------ Textabschnitt

Dieser Frage geht die aktuelle Studie des weltweit führenden Kreditversicherers Allianz Trade nach und kommt zu folgendem Schluss:
„Die Elektrofahrzeuge chinesischer Hersteller erfreuen sich in China immer größerer Beliebtheit“, erklärt Aurélien Duthoit, Branchenexperte bei Allianz Trade. „Sie werden bis 2030 ihre Marktanteile weiter kräftig ausbauen, zu Lasten von europäischen Autobauern und deren lokalen Tochtergesellschaften und Joint Ventures. Das sind trübe Aussichten für die europäischen und insbesondere deutschen Autobauer, die 2022 Fahrzeuge im Wert von 24 Mrd. EUR nach China exportiert haben.“
Chinesische Autobauer in den Startlöchern in Europa
Schon heute machen die lokalen
Tochtergesellschaften und Joint Ventures rund 85 % des Absatzvolumens der
europäischen Hersteller auf dem chinesischen Markt aus.
Aber auch sie
hatten beim Umstieg auf Elektromobilität den Fuß auf der Bremse: Von den 20
meistverkauften Elektrofahrzeugen in China im Jahr 2022 wird nur eines von
einem chinesisch-europäischen Joint Venture hergestellt.
„Auch in Europa dürften in China gefertigte
Fahrzeuge im Zuge der europäischen Energiewende zunehmend in Fahrt kommen“,
so Duthoit. „Bis 2035 werden batterie-betriebene Elektrofahrzeuge praktisch
alle Neuwagenverkäufe in Europa ausmachen.

------------

→ **Arbeitsauftrag**
Nehmen Sie den Textabschnitt über chinesische Elektroautos in Europa nach seinem letzten Satz wieder auf und schreiben Sie ihn weiter.

------ Datenabschnitt

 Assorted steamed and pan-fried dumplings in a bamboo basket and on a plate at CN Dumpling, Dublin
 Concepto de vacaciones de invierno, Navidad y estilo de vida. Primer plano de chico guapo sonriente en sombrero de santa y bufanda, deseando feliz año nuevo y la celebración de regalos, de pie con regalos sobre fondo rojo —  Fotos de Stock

------------

→ **Erwartete Antwort**
Das wird eine teilweise Substitution
von in Europa hergestellten Fahrzeugen durch in China hergestellte Fahrzeuge
begünstigen – unabhängig davon, ob diese Fahrzeuge von einem chinesischen,
amerikanischen oder europäischen Unternehmen hergestellt werden. Chinesische
Hersteller stehen in Europa aber bereits in den Startlöchern. Noch ist der
Marktanteil klein, aber er dürfte – analog zu koreanischen und japanischen
Herstellern in der Vergangenheit – schnell wachsen.“
Was wäre wenn… chinesische Hersteller 2030 75 % Marktanteil in China hätten?
Um mögliche finanzielle Auswirkungen für die europäischen Autobauer abzuschätzen, hat Allianz Trade in ihrer Studie ein denkbares Szenario analysiert, was passieren könnte, wenn chinesische Marken bis 2030 rund 75 % des heimischen Marktes und in China hergestellte Autos gleichzeitig rund 10 % des europäischen Markts eroberten.
„Die europäischen Automobilhersteller könnten
bis 2030 mehr als 7 Mrd. EUR an jährlichen Nettogewinnen verlieren allein durch
den Verlust an Marktanteilen“, so Duthoit.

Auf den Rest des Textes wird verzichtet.